Open Letter Campaigns


Arctic Wildlife Scientists Oppose Arctic Refuge Drilling
November 9, 2017
Letter to Senator Lisa Murkowski and Senator Maria Cantwell

Based on our experience in the Arctic, we oppose oil exploration, development and production in the Arctic Refuge. Such activity would be incompatible with the purposes for which the refuge was established, including “to conserve fish and wildlife populations and habitats in their natural diversity.” […]

Decades of biological study and scientific research within the Arctic Refuge have confirmed that the coastal plain specifically is vital to the biological diversity of the entire refuge. Within the narrow (15-40 miles) coastal plain, there is a unique compression of habitats which concentrates a wide array of wildlife native to the Arctic, including polar bears, grizzly bears, wolves, wolverines, caribou, muskoxen, Dolly Varden char, Arctic grayling, and many species of migratory birds. In fact, according to the U.S. Fish and Wildlife Service, the Arctic Refuge coastal plain contains the greatest wildlife diversity of any protected area above the Arctic Circle.

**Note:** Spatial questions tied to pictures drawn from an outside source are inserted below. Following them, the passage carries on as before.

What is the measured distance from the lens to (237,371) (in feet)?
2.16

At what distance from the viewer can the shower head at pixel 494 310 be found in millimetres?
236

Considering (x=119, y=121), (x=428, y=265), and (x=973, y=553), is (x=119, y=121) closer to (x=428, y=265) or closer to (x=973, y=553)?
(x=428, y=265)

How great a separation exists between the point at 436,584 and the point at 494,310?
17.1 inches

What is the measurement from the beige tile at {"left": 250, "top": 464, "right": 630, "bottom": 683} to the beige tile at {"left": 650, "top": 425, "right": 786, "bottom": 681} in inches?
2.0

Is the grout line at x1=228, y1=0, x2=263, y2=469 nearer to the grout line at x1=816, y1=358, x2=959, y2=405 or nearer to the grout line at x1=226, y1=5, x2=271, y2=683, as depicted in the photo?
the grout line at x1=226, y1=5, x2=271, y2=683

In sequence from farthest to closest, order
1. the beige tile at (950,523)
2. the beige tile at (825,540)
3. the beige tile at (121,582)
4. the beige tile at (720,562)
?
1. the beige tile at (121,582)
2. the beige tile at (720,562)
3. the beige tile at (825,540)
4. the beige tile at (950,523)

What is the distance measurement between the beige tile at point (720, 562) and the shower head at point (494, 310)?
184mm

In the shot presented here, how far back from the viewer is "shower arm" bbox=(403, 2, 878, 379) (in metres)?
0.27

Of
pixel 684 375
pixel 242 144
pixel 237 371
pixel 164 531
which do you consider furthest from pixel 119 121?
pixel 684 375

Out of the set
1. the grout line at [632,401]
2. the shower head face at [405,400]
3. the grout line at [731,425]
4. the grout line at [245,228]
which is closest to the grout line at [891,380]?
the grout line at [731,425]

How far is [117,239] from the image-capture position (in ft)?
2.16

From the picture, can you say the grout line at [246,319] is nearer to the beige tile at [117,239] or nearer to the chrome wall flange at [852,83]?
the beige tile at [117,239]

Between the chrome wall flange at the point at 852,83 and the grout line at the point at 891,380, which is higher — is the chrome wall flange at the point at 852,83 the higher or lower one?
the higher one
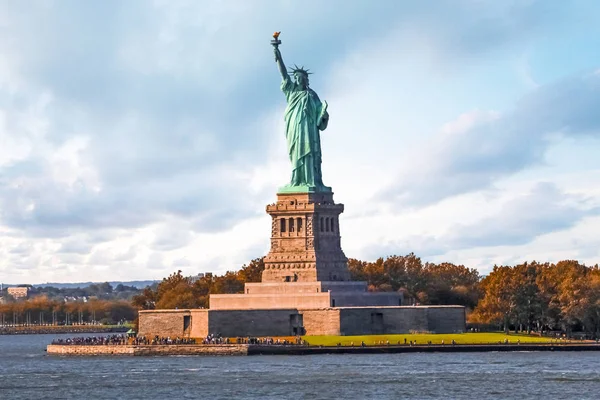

Read the full letter with 37 signatories on the National Audubon Society website.


Scholars for the Arctic Refuge
November 29, 2017
Open Letter to the Members of the United States Congress

Drilling in the Arctic is risky—the inevitable and chronic spills of oil and other toxic substances onto the fragile tundra would scar this land and disrupt its wildlife. The pollution caused by the sprawling infrastructure of oil development would threaten wildlife populations and harm indigenous communities that rely on the biotic life. Moreover, as the effects of climate change become more apparent, and as the global community continues to move away from fossil fuels toward renewable energy, why would we now destroy the crown jewel of our National Wildlife Refuge System?

The Arctic National Wildlife Refuge must not be auctioned off to Big Oil. Its natural values far exceed any oil that may lie beneath the coastal plain. As scholars from across the United States and Canada, we ask that you keep this cherished place and vibrant ecosystem protected for generations to come.